Task to complete » With pictures left out, extract every line between the start of the records below and the line holding "В соответствии с", inclusive.

Extracted page text data »
┄┄┄┄┄┄┄┄┄┄

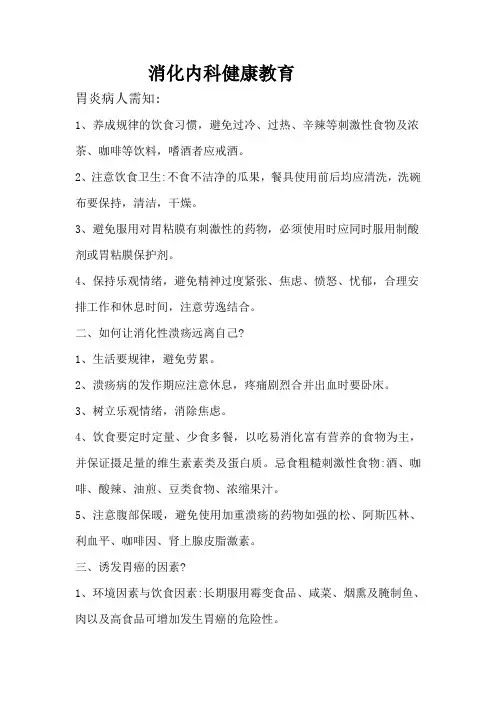 消化内科健康教育

胃炎病人需知:

1、养成规律的饮食习惯，避免过冷、过热、辛辣等刺激性食物及浓茶、咖啡等饮料，嗜酒者应戒酒。

2、注意饮食卫生:不食不洁净的瓜果，餐具使用前后均应清洗，洗碗布要保持，清洁，干燥。

3、避免服用对胃粘膜有刺激性的药物，必须使用时应同时服用制酸剂或胃粘膜保护剂。

4、保持乐观情绪，避免精神过度紧张、焦虑、愤怒、忧郁，合理安排工作和休息时间，注意劳逸结合。

二、如何让消化性溃疡远离自己?

1、生活要规律，避免劳累。

2、溃疡病的发作期应注意休息，疼痛剧烈合并出血时要卧床。

3、树立乐观情绪，消除焦虑。

4、饮食要定时定量、少食多餐，以吃易消化富有营养的食物为主，并保证摄足量的维生素素类及蛋白质。忌食粗糙刺激性食物:酒、咖啡、酸辣、油煎、豆类食物、浓缩果汁。

5、注意腹部保暖，避免使用加重溃疡的药物如强的松、阿斯匹林、利血平、咖啡因、肾上腺皮脂激素。

三、诱发胃癌的因素?

1、环境因素与饮食因素:长期服用霉变食品、咸菜、烟熏及腌制鱼、肉以及高食品可增加发生胃癌的危险性。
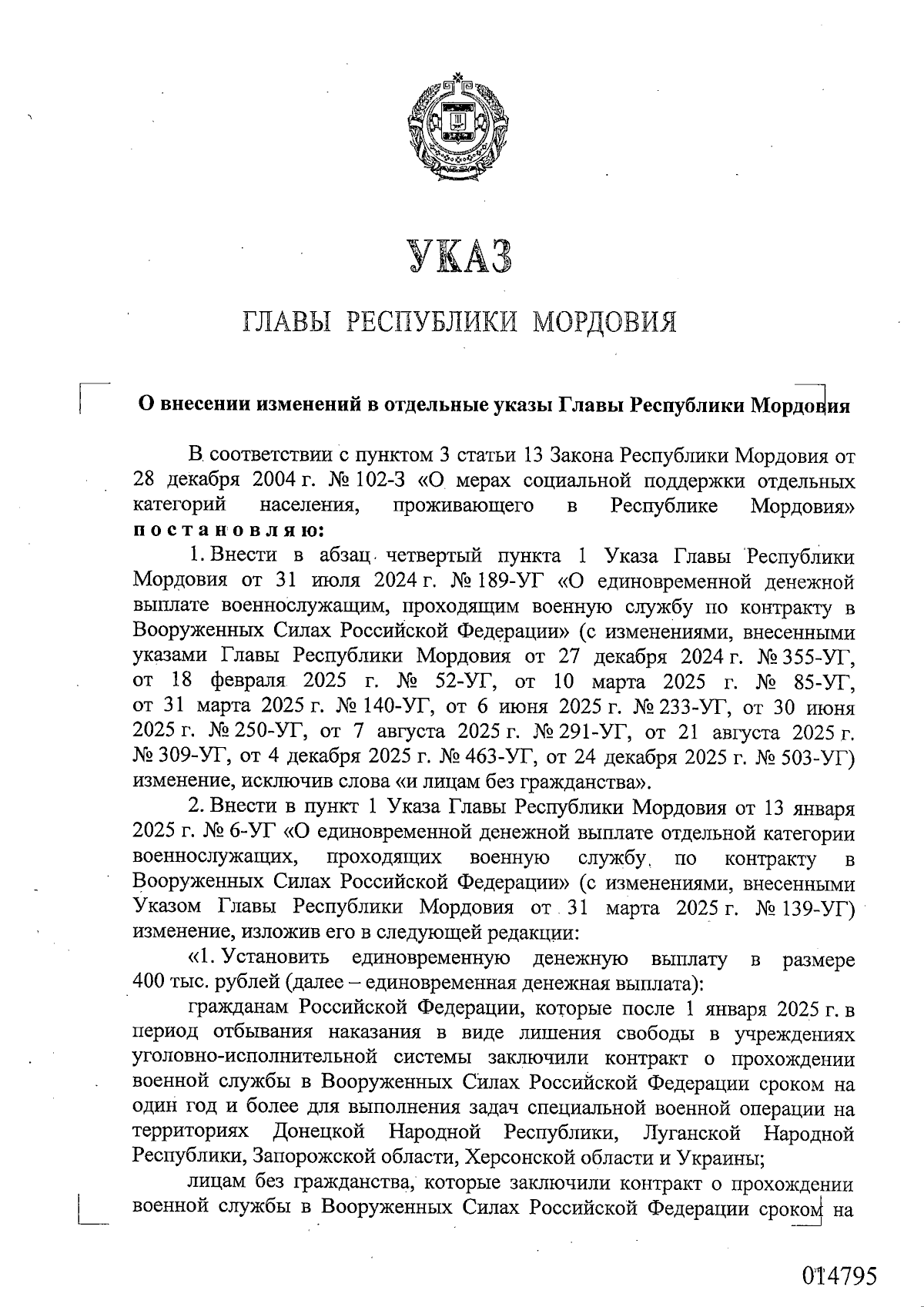 УКАЗ

ГЛАВЫ РЕСПУБЛИКИ МОРДОВИЯ

О внесении изменений в отдельные указы Главы Республики Мордовия

В соответствии с пунктом 3 статьи 13 Закона Республики Мордовия от 28 декабря 2004 г. № 102-З «О мерах социальной поддержки отдельных категорий населения, проживающего в Республике Мордовия» постановляю:

1. Внести в абзац четвертый пункта 1 Указа Главы Республики Мордовия от 31 июля 2024 г. № 189-УГ «О единовременной денежной выплате военнослужащим, проходящим военную службу по контракту в Вооруженных Силах Российской Федерации» (с изменениями, внесенными указами Главы Республики Мордовия от 27 декабря 2024 г. № 355-УГ, от 18 февраля 2025 г. № 52-УГ, от 10 марта 2025 г. № 85-УГ, от 31 марта 2025 г. № 140-УГ, от 6 июня 2025 г. № 233-УГ, от 30 июня 2025 г. № 250-УГ, от 7 августа 2025 г. № 291-УГ, от 21 августа 2025 г. № 309-УГ, от 4 декабря 2025 г. № 463-УГ, от 24 декабря 2025 г. № 503-УГ) изменение, исключив слова «и лицам без гражданства».

2. Внести в пункт 1 Указа Главы Республики Мордовия от 13 января 2025 г. № 6-УГ «О единовременной денежной выплате отдельной категории военнослужащих, проходящих военную службу по контракту в Вооруженных Силах Российской Федерации» (с изменениями, внесенными Указом Главы Республики Мордовия от 31 марта 2025 г. № 139-УГ) изменение, изложив его в следующей редакции:

«1. Установить единовременную денежную выплату в размере 400 тыс. рублей (далее – единовременная денежная выплата):

гражданам Российской Федерации, которые после 1 января 2025 г. в период отбывания наказания в виде лишения свободы в учреждениях уголовно-исполнительной системы заключили контракт о прохождении военной службы в Вооруженных Силах Российской Федерации сроком на один год и более для выполнения задач специальной военной операции на территориях Донецкой Народной Республики, Луганской Народной Республики, Запорожской области, Херсонской области и Украины;

лицам без гражданства, которые заключили контракт о прохождении военной службы в Вооруженных Силах Российской Федерации сроком на

014795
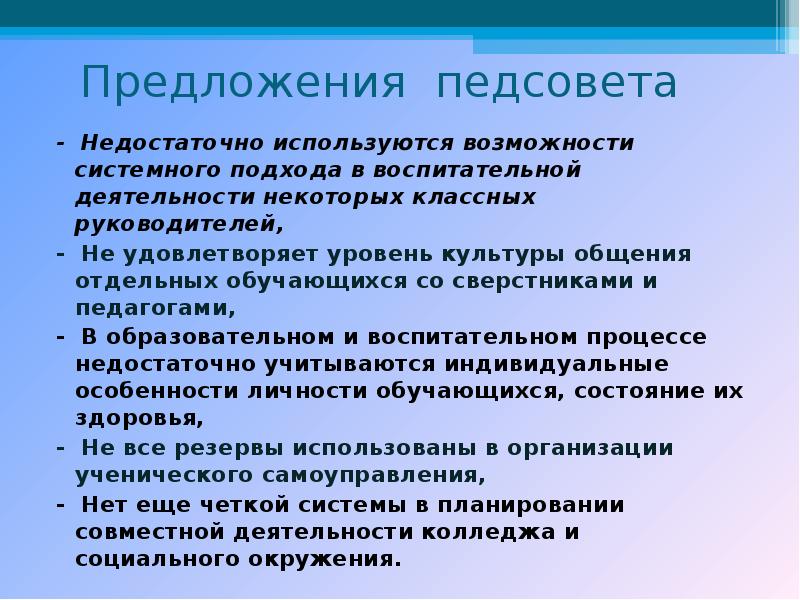 Предложения педсовета

- Недостаточно используются возможности системного подхода в воспитательной деятельности некоторых классных руководителей,

- Не удовлетворяет уровень культуры общения отдельных обучающихся со сверстниками и педагогами,

- В образовательном и воспитательном процессе недостаточно учитываются индивидуальные особенности личности обучающихся, состояние их здоровья,

- Не все резервы использованы в организации ученического самоуправления,

- Нет еще четкой системы в планировании совместной деятельности колледжа и социального окружения.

┄┄┄┄┄┄┄┄┄┄

Output of the task »
 消化内科健康教育

胃炎病人需知:

1、养成规律的饮食习惯，避免过冷、过热、辛辣等刺激性食物及浓茶、咖啡等饮料，嗜酒者应戒酒。

2、注意饮食卫生:不食不洁净的瓜果，餐具使用前后均应清洗，洗碗布要保持，清洁，干燥。

3、避免服用对胃粘膜有刺激性的药物，必须使用时应同时服用制酸剂或胃粘膜保护剂。

4、保持乐观情绪，避免精神过度紧张、焦虑、愤怒、忧郁，合理安排工作和休息时间，注意劳逸结合。

二、如何让消化性溃疡远离自己?

1、生活要规律，避免劳累。

2、溃疡病的发作期应注意休息，疼痛剧烈合并出血时要卧床。

3、树立乐观情绪，消除焦虑。

4、饮食要定时定量、少食多餐，以吃易消化富有营养的食物为主，并保证摄足量的维生素素类及蛋白质。忌食粗糙刺激性食物:酒、咖啡、酸辣、油煎、豆类食物、浓缩果汁。

5、注意腹部保暖，避免使用加重溃疡的药物如强的松、阿斯匹林、利血平、咖啡因、肾上腺皮脂激素。

三、诱发胃癌的因素?

1、环境因素与饮食因素:长期服用霉变食品、咸菜、烟熏及腌制鱼、肉以及高食品可增加发生胃癌的危险性。
 УКАЗ

ГЛАВЫ РЕСПУБЛИКИ МОРДОВИЯ

О внесении изменений в отдельные указы Главы Республики Мордовия

В соответствии с пунктом 3 статьи 13 Закона Республики Мордовия от 28 декабря 2004 г. № 102-З «О мерах социальной поддержки отдельных категорий населения, проживающего в Республике Мордовия» постановляю:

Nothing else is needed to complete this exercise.